Damaging earthquakes have become a fact of life in Oklahoma, impacting residents and even leading to legal charges against well operators. Induced earthquakes pose a growing threat to commercial infrastructure, such as the oil storage facility at Cushing.

Although the connection between earthquakes and deep water injection has been previously established, an unprecedented surge in earthquake activity has raised serious concern.

At the peak of seismic activity in Oklahoma since 2011, the annual number of earthquakes increased by 800 times. During this same time frame, well operators injected an average of 2.3 billion barrels of wastewater each year.

Fluids are typically disposed of at depths far below the level of freshwater sources, one or two kilometers beneath the ground. As a result of the current study, researchers have determined that the frequency of Oklahoma’s earthquakes is strongly linked to the depth of wastewater injection.

“Our new modelling framework provides a targeted, evidential basis for managing a substantial reduction in induced seismicity in Oklahoma, with extensive possibilities for application elsewhere in the world,” said lead author Dr. Thea Hincks. “This marks a step forward in understanding the evolution of seismicity in the Oklahoma region.”

The research team investigated the connection between injection volume, depth, and location over the course of 6 years. They used an advanced computer method to combine data on wastewater injection with earthquake data from the U.S. Geological Survey.

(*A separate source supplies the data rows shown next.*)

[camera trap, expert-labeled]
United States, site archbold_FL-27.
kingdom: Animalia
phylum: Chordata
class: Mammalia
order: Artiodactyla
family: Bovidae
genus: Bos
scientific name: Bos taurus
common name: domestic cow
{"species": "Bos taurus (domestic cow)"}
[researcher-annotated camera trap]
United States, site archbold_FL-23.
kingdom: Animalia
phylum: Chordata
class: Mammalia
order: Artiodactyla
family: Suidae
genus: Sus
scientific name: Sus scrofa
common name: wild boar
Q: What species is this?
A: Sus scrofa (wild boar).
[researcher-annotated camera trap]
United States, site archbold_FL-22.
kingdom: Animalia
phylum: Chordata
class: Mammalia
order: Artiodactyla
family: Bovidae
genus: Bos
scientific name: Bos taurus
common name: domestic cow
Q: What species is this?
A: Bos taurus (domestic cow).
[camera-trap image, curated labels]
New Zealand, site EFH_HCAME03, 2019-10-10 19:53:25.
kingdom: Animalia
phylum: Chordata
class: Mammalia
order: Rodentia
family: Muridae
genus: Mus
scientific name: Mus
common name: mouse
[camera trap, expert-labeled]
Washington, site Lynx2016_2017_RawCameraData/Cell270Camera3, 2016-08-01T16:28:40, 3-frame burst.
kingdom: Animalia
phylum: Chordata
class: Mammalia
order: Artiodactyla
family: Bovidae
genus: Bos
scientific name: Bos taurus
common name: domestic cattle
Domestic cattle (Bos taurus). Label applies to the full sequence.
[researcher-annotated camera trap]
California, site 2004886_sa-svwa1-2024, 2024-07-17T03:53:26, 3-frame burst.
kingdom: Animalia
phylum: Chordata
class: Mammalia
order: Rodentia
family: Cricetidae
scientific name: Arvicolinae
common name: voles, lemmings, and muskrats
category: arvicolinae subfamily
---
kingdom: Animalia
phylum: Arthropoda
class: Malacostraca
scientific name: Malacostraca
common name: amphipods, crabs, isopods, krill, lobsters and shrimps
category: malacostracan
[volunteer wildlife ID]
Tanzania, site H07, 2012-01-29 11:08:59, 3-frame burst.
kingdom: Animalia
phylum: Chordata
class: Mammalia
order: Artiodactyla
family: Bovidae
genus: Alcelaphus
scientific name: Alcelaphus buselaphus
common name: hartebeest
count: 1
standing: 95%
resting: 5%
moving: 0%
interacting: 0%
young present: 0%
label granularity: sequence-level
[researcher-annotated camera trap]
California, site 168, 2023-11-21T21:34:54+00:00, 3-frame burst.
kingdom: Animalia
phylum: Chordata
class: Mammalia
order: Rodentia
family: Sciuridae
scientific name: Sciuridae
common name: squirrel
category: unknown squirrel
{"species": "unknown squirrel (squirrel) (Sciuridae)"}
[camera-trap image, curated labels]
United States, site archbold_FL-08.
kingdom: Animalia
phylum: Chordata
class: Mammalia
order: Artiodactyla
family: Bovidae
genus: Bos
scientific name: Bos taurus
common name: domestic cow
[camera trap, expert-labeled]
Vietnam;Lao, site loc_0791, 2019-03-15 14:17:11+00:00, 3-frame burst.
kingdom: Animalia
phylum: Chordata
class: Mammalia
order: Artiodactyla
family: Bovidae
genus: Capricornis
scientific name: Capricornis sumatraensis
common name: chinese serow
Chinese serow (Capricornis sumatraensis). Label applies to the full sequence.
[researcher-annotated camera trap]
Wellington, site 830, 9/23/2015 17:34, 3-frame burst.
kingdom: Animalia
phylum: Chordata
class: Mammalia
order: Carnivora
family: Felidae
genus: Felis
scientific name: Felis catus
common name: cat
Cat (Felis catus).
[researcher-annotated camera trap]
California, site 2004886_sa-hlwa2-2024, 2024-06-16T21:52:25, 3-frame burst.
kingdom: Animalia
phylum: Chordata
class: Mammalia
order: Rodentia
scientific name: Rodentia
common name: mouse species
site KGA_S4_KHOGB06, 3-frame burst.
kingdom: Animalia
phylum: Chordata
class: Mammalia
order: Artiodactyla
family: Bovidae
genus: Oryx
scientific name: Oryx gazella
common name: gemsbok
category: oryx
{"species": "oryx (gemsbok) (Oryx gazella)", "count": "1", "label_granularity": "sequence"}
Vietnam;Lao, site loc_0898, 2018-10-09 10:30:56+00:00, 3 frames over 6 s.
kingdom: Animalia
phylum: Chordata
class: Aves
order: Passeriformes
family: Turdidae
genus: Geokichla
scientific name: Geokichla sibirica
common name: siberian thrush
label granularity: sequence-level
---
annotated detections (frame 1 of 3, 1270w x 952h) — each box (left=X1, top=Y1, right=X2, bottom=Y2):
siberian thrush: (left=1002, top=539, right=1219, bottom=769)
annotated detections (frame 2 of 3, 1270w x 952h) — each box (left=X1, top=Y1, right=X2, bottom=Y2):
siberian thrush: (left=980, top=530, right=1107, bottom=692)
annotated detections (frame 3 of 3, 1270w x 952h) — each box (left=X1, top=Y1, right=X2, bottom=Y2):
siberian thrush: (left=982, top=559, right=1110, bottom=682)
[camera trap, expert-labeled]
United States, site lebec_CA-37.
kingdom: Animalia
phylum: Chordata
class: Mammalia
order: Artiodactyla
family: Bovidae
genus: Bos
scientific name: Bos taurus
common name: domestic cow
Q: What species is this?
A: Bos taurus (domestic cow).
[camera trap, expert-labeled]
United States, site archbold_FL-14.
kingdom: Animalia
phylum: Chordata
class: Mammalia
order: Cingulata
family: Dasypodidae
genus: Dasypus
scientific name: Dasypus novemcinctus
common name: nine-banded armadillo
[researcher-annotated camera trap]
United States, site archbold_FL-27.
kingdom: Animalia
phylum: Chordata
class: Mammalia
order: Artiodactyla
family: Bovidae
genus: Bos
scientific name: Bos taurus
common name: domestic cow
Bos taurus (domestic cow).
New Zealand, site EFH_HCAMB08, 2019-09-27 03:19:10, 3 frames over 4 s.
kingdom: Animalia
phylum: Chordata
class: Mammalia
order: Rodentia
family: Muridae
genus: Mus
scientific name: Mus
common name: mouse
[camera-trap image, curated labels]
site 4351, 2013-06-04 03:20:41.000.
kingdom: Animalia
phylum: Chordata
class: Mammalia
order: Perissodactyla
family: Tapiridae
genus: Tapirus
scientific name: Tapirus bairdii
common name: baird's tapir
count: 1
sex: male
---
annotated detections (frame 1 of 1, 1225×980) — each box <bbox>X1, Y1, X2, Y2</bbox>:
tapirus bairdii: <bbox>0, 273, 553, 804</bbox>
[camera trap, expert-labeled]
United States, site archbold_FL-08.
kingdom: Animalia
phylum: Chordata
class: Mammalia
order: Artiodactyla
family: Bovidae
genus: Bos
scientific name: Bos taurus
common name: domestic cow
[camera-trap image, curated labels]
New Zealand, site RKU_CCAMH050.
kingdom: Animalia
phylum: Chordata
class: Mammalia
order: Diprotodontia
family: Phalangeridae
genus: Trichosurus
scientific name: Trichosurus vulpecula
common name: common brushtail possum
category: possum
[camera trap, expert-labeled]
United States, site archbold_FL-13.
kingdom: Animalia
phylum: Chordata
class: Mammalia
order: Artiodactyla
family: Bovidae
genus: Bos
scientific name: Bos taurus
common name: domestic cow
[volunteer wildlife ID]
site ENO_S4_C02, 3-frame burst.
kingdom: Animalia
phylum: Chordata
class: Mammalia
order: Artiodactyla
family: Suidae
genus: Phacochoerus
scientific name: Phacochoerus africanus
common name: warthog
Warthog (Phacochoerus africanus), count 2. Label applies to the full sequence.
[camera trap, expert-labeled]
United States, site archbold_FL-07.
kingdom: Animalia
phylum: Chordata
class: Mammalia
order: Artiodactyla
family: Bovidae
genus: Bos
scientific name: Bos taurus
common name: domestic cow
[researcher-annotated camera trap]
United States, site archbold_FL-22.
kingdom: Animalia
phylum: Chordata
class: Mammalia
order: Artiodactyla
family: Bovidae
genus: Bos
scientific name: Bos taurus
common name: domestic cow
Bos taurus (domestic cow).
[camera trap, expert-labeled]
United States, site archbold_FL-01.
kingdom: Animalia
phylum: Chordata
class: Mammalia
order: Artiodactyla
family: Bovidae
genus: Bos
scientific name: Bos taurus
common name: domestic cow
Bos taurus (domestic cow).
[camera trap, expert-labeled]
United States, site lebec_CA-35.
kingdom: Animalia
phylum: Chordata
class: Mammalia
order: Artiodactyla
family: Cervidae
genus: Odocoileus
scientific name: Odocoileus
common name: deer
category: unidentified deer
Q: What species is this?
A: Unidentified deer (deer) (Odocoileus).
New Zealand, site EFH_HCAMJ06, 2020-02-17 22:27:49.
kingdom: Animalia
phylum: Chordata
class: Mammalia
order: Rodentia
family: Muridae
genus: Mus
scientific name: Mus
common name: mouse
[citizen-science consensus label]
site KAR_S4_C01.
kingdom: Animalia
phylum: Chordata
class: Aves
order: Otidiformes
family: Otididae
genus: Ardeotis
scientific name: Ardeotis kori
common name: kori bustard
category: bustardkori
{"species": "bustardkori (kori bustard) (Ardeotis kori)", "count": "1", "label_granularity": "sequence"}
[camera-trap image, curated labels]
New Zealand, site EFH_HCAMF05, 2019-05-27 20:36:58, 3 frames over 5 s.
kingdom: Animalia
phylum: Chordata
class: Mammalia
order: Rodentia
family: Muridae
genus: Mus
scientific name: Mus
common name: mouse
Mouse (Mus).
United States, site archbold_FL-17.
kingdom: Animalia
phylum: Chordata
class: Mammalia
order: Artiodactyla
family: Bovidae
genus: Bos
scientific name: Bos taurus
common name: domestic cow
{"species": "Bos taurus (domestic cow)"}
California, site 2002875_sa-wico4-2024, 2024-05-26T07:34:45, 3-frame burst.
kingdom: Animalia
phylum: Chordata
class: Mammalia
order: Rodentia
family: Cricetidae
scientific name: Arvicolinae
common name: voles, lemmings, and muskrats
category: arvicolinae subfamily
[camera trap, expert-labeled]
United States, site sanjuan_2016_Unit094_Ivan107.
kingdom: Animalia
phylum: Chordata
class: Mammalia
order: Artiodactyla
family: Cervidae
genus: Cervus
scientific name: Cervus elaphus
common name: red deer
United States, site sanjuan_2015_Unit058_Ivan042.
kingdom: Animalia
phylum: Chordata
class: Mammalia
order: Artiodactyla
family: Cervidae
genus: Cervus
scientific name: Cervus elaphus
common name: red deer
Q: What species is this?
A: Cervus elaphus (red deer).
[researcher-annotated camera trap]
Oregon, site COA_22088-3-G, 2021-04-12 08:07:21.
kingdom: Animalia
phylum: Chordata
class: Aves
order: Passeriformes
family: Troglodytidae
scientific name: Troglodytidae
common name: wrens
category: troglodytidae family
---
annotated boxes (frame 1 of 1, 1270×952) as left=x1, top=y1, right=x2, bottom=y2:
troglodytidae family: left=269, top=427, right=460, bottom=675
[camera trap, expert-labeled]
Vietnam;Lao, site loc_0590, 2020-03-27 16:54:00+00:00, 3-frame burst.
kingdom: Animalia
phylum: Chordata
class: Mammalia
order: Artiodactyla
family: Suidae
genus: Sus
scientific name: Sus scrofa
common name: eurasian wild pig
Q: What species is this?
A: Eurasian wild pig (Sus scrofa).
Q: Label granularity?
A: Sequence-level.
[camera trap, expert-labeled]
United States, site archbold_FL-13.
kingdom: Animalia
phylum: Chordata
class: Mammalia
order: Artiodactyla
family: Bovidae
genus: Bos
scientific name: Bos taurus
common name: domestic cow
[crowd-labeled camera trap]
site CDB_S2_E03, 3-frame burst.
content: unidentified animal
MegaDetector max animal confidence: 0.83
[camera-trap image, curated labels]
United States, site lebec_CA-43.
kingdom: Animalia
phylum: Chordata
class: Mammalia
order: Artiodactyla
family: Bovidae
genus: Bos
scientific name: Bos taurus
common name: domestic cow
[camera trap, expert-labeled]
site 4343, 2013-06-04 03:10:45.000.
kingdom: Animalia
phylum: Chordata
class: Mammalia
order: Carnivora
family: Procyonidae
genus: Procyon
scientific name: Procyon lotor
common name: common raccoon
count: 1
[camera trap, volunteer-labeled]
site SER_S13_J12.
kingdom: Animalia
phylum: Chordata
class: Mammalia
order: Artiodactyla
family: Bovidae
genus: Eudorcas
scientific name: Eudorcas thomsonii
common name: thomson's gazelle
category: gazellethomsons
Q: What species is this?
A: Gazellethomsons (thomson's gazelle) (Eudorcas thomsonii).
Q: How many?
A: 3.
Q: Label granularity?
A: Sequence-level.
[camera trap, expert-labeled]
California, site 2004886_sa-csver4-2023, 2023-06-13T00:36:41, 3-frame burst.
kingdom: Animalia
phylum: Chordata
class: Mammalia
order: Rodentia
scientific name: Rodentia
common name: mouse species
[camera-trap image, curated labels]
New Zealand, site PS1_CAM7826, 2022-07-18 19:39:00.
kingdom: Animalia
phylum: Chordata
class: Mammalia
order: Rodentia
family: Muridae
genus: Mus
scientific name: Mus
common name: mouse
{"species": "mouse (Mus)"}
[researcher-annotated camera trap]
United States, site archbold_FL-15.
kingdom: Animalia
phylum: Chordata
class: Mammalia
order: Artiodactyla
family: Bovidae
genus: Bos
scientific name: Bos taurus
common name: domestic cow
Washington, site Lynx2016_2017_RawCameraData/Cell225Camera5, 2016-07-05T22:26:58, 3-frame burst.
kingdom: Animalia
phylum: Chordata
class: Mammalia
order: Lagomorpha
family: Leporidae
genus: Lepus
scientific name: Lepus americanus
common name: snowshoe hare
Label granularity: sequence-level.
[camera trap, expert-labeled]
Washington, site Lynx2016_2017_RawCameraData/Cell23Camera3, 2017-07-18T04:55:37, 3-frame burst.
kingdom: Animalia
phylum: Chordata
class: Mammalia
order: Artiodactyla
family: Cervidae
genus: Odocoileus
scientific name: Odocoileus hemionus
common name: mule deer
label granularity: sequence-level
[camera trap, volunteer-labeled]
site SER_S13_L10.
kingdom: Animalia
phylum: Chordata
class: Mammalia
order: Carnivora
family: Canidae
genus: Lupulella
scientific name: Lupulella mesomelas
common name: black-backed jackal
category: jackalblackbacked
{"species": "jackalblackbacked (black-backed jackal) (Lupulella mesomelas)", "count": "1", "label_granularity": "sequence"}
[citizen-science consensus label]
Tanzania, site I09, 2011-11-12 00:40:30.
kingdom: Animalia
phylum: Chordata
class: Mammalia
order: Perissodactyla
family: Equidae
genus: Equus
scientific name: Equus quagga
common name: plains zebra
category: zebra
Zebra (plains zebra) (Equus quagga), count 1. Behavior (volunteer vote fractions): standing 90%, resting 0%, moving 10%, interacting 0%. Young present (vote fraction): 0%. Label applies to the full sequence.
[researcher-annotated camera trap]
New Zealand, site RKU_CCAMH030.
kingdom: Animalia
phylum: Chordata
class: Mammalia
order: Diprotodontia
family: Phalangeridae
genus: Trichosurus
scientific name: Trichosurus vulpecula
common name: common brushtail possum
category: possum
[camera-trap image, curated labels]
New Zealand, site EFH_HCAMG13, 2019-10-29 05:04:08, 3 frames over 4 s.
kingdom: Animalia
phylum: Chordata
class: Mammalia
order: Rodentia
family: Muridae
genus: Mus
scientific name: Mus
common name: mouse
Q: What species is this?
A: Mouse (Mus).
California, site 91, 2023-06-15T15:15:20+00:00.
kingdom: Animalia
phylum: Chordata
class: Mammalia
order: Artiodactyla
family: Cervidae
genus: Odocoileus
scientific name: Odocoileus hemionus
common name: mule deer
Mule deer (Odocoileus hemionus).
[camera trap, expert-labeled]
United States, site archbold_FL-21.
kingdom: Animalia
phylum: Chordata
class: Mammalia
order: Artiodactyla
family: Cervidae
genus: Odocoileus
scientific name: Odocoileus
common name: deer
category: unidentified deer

The team discovered that the depth and volume of the injections have a critical influence on potential seismic activity. Injection volume becomes more significant at depths where layered sedimentary rocks meet crystalline basement rocks because fractured basement rocks are much more susceptible to earthquakes.

“The underlying causes of Oklahoma’s induced earthquakes are an open and complex issue, not least because there are over 10,000 injection wells, with many different operators and operating characteristics, all in an area of complex geology,” explained co-author Dr. Tom Gernon.

“Thanks to an innovative model capable of analysing large and complex data sets, our study establishes for the first time a clear link between seismicity and fluid injection depth.”

The study is published in the journal Science.